§ YOUR TASK
Copy the material from its first line to the line with "企业为什么要带工牌(企业为何坚持佩戴工牌？)", changing "Chapter" to "Episode" and keeping everything else the same.

§ EXERCISE DATA
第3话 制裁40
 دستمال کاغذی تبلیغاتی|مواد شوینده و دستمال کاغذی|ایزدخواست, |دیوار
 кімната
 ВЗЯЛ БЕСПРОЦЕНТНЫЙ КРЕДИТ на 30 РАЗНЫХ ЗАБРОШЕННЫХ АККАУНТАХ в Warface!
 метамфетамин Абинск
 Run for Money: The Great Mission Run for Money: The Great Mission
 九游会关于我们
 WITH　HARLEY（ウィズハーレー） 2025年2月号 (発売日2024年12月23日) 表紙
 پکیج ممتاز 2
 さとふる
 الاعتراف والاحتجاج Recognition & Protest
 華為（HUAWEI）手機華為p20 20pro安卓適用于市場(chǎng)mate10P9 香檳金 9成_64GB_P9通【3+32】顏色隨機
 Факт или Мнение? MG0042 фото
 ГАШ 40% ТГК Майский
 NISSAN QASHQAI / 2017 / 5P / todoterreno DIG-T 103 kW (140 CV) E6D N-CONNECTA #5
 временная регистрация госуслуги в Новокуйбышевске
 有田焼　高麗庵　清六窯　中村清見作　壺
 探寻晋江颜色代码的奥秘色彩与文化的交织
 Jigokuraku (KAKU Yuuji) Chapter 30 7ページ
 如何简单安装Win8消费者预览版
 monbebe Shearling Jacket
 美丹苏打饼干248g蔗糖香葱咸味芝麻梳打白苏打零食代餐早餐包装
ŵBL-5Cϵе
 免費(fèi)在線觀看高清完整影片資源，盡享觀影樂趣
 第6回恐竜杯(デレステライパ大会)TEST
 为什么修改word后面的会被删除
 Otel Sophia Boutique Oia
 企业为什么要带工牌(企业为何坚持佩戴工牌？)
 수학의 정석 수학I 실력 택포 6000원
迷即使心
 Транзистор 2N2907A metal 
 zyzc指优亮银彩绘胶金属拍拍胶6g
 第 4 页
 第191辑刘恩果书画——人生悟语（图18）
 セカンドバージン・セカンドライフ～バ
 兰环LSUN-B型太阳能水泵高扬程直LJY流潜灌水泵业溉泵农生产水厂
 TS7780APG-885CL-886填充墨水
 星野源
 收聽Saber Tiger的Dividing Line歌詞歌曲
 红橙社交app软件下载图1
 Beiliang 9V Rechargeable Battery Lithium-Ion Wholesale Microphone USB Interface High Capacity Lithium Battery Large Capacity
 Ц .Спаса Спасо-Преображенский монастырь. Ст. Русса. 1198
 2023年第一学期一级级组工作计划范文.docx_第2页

§ ANSWER TO THE EXERCISE
第3话 制裁40
 دستمال کاغذی تبلیغاتی|مواد شوینده و دستمال کاغذی|ایزدخواست, |دیوار
 кімната
 ВЗЯЛ БЕСПРОЦЕНТНЫЙ КРЕДИТ на 30 РАЗНЫХ ЗАБРОШЕННЫХ АККАУНТАХ в Warface!
 метамфетамин Абинск
 Run for Money: The Great Mission Run for Money: The Great Mission
 九游会关于我们
 WITH　HARLEY（ウィズハーレー） 2025年2月号 (発売日2024年12月23日) 表紙
 پکیج ممتاز 2
 さとふる
 الاعتراف والاحتجاج Recognition & Protest
 華為（HUAWEI）手機華為p20 20pro安卓適用于市場(chǎng)mate10P9 香檳金 9成_64GB_P9通【3+32】顏色隨機
 Факт или Мнение? MG0042 фото
 ГАШ 40% ТГК Майский
 NISSAN QASHQAI / 2017 / 5P / todoterreno DIG-T 103 kW (140 CV) E6D N-CONNECTA #5
 временная регистрация госуслуги в Новокуйбышевске
 有田焼　高麗庵　清六窯　中村清見作　壺
 探寻晋江颜色代码的奥秘色彩与文化的交织
 Jigokuraku (KAKU Yuuji) Episode 30 7ページ
 如何简单安装Win8消费者预览版
 monbebe Shearling Jacket
 美丹苏打饼干248g蔗糖香葱咸味芝麻梳打白苏打零食代餐早餐包装
ŵBL-5Cϵе
 免費(fèi)在線觀看高清完整影片資源，盡享觀影樂趣
 第6回恐竜杯(デレステライパ大会)TEST
 为什么修改word后面的会被删除
 Otel Sophia Boutique Oia
 企业为什么要带工牌(企业为何坚持佩戴工牌？)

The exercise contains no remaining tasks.